В мае 1838 г. Герцен с некоторым удивлением пишет своему приятелю Н. И. Астракову: «Но вот что для меня ново. Гармоническое, стройное бытие мое теперь разливает во мне какую-то новую силу, аминь минутам убийственного desperatio[6]… ломанью тела душою. Имея залог от провидения, совершив все земное — является мысль крепкая о деятельности, скажу откровенно — я ее не ждал» (9, XXI, 377). Тут еще присутствует ссылка на провидение. Многое в жизни Герцен не может пока объяснить, не апеллируя к религии. Он готов было уже совсем освободиться от нее, склонясь к своеобразному пантеизму, но острейшие вопросы о добре и зле в мире тут же подстерегают его. 27 августа 1838 г.
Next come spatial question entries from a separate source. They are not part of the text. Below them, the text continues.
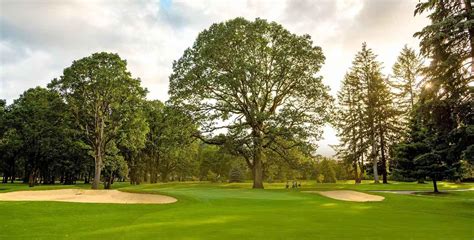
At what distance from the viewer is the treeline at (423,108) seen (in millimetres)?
19570

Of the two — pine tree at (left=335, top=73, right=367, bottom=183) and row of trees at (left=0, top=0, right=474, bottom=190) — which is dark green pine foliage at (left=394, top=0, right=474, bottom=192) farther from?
pine tree at (left=335, top=73, right=367, bottom=183)

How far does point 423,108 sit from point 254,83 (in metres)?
16.2

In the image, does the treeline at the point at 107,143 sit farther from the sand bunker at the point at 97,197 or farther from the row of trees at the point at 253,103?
the sand bunker at the point at 97,197

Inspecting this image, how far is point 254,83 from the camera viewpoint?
109 ft

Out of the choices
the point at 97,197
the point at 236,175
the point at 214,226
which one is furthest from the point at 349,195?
the point at 236,175

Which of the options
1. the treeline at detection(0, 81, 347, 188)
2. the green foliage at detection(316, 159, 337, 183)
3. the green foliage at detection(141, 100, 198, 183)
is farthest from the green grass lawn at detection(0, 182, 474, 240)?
the green foliage at detection(316, 159, 337, 183)

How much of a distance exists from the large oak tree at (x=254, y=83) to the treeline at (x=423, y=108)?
32.7 feet

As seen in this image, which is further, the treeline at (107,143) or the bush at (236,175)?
the bush at (236,175)

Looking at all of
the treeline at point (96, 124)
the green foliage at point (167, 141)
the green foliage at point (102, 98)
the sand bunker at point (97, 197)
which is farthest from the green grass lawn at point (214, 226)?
the green foliage at point (102, 98)

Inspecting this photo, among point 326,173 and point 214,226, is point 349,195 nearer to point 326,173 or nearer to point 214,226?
point 214,226

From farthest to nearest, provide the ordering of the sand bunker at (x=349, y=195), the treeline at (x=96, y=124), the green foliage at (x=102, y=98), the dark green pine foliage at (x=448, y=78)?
1. the green foliage at (x=102, y=98)
2. the treeline at (x=96, y=124)
3. the sand bunker at (x=349, y=195)
4. the dark green pine foliage at (x=448, y=78)

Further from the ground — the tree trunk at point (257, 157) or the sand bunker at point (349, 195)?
the tree trunk at point (257, 157)

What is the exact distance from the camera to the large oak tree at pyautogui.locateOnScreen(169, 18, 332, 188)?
3294 cm

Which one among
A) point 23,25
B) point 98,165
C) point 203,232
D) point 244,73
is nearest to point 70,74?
point 98,165
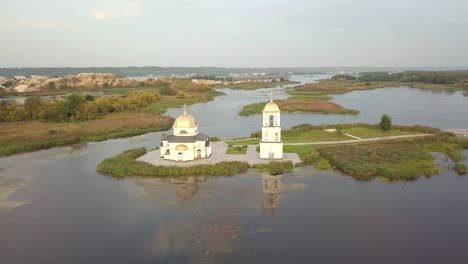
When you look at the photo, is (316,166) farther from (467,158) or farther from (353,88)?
(353,88)

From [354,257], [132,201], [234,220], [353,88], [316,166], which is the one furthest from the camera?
[353,88]

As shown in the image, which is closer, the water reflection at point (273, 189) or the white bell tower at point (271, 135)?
the water reflection at point (273, 189)

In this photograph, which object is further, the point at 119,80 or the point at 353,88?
the point at 119,80

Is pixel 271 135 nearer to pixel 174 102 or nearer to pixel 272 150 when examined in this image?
pixel 272 150

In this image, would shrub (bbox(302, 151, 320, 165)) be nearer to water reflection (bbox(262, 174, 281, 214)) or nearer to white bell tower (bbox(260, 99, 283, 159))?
white bell tower (bbox(260, 99, 283, 159))

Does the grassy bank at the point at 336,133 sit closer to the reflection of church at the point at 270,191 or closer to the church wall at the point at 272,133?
the church wall at the point at 272,133

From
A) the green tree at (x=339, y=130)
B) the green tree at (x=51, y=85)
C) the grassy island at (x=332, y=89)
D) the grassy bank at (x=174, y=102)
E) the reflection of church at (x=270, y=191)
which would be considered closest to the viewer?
the reflection of church at (x=270, y=191)

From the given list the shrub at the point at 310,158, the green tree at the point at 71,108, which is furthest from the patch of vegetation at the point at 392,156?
the green tree at the point at 71,108

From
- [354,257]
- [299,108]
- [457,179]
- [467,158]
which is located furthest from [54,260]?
[299,108]

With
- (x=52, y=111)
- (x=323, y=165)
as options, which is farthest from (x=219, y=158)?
(x=52, y=111)
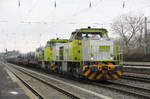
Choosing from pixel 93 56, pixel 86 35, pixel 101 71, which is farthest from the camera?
pixel 86 35

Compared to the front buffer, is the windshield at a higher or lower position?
higher

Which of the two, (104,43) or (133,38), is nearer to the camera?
(104,43)

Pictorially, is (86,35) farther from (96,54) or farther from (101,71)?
(101,71)

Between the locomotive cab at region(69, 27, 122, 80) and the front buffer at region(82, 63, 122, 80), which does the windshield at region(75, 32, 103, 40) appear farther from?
the front buffer at region(82, 63, 122, 80)

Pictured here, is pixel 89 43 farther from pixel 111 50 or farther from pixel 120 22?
pixel 120 22

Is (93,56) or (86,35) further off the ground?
(86,35)

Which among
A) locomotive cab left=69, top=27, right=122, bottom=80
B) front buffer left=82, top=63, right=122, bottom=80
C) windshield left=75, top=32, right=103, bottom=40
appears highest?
windshield left=75, top=32, right=103, bottom=40

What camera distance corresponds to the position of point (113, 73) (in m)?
10.8

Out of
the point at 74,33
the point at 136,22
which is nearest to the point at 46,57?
the point at 74,33

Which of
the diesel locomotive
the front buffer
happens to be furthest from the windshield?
the front buffer

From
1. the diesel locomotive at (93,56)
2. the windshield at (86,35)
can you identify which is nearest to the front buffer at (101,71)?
the diesel locomotive at (93,56)

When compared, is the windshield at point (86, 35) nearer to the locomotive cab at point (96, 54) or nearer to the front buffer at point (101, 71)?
the locomotive cab at point (96, 54)

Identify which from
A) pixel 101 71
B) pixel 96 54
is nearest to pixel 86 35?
pixel 96 54

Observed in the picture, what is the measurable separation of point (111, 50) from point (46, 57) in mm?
10245
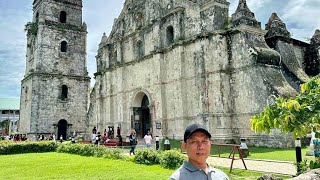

Герцен пишет Н. Астракову: «Бывали ли с тобою минуты, когда глубокое удивление природы приводит к пантеизму, когда вся эта природа кажется плотью бога, его телом. Эта мысль просвечивает часто у Гете… Но не всегда эта пантеистическая мысль представляется достаточной. Откуда зло физическое и моральное? Тут религия, тут мистицизм и вера, а с верою несообразен пантеизм. Смерть хочется поговорить обо всем этом…» (9, XXI, стр. 389).